Showing posts with label particles. Show all posts
Showing posts with label particles. Show all posts

Wednesday 31 March 2021

flickering pyro - especially after converting particles to vdb

 Say you've made some nice particles and you give them density/burn/temperature and then convert these to VDB fields. You might find they flicker ever so slightly during rendertime. This is to do with a changing grid size. The "fix" is to make a gigantic box shaped VDB that encompasses the area of your particles/sim and plug this into the second input of the VDB from Particles node. Now the grid is fixed and you shouldn't have any more related flickering!

Pro tip from Walter.

Monday 27 January 2020

POP streams, for POPs or even RBDs.

Bit of a waffly post here.. mostly for my own ref..

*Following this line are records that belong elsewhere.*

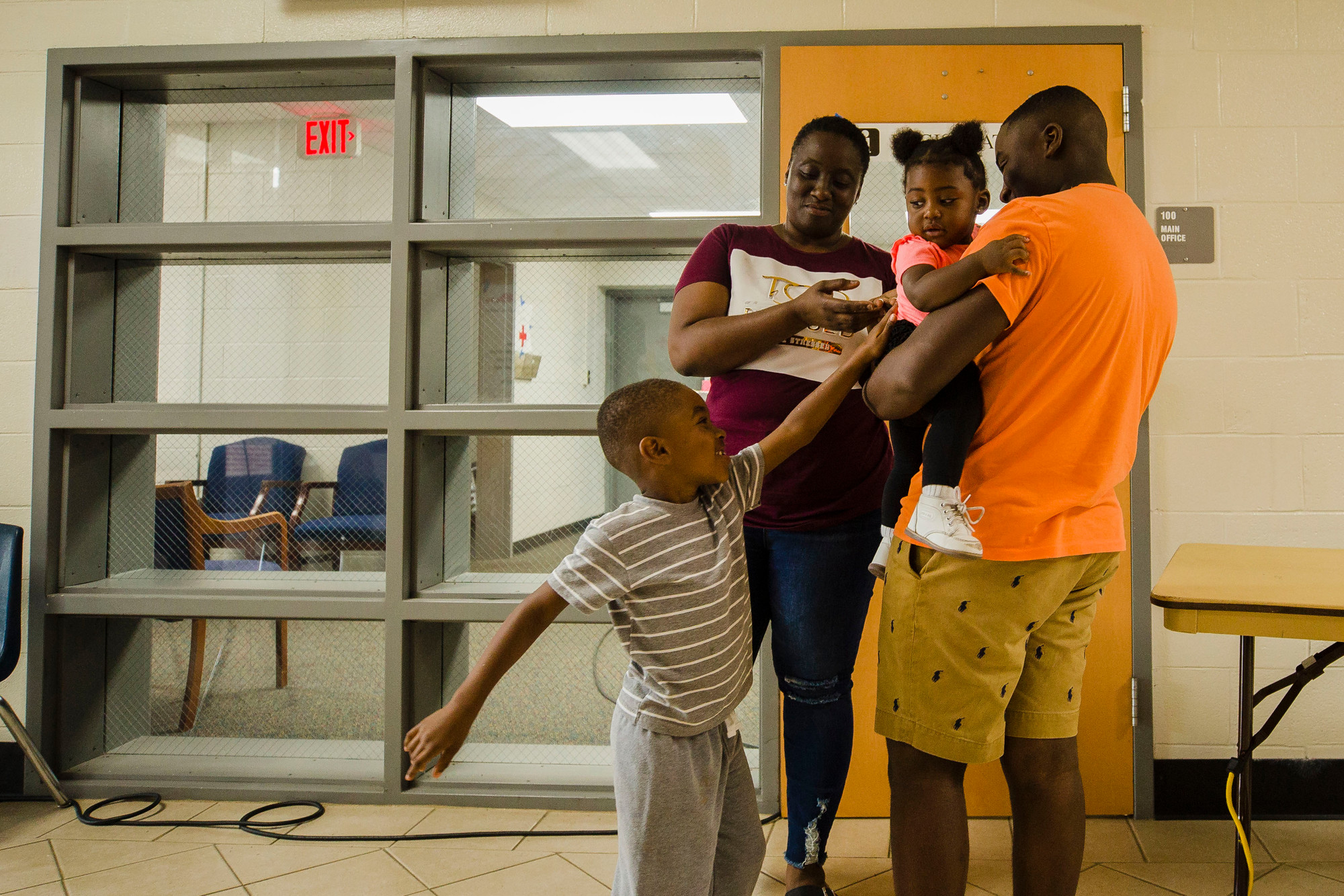 Surby Fullard, in maroon, and Chance Nero, in stripes, play around with Travis Johnson and Kelly Washington at the American Red Cross shelter at Mayewood Middle School on Thursday.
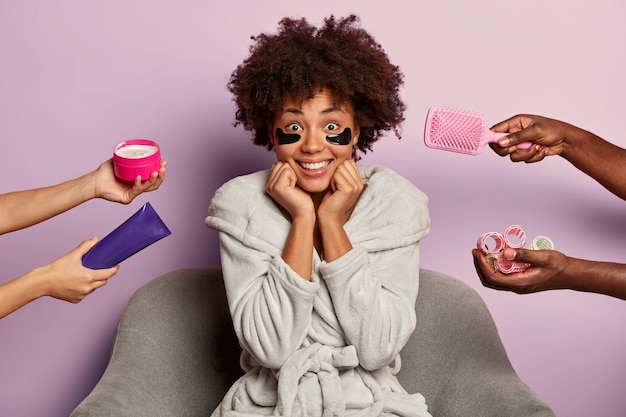Donna afroamericana piuttosto allegra con macchie di idrogel sotto gli occhi per ridurre i puffini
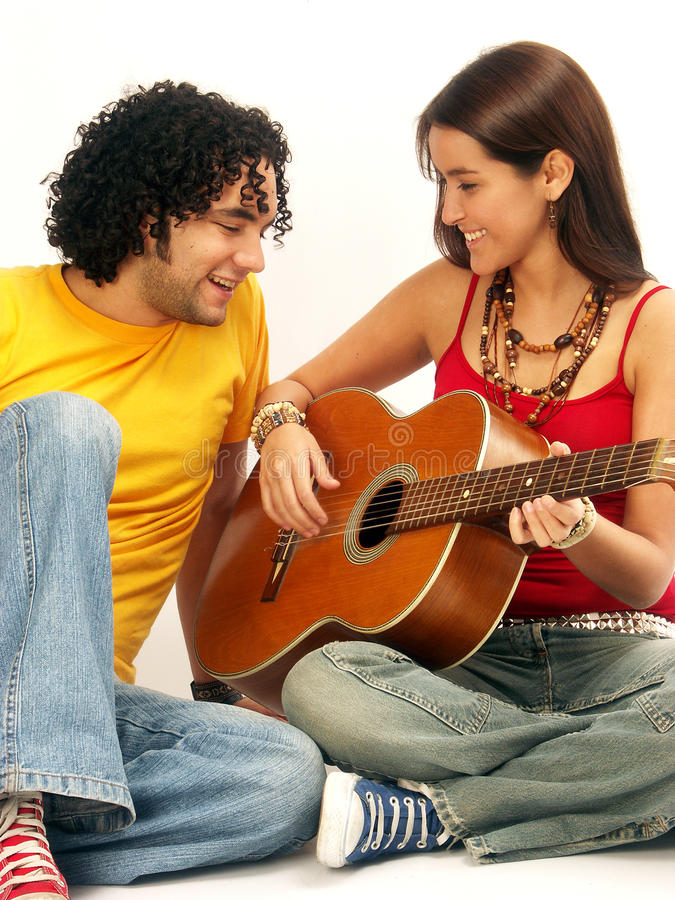Young cuople playing guitar royalty free stock image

I had a case where there were a bunch of colour swatch cards in a display case of sorts. They needed to fly out of their resting position, but also had to vibrate and wiggle a little before this.
For context - I chose to use RBDs & the Bullet Solver, packed primitives for all of this, as there didn't need to be any clothy/plastic Vellum defomations.

So-

1) 10-15 frames run-up sim to settle
2) Cards gradually wiggle, not all at once.
3) Some cards shoot out of their position, not all at once.

The challenge is to effectively create an activation for the individual forces that effect the cards.

At first I was using the RBD-branded wind and fan forces - which did provide the necessary dynamic effect, but I couldn't figure out a way to use groups, or to trigger their activations on a per-packed-piece-point basis. These forces were connected one after another in a chain.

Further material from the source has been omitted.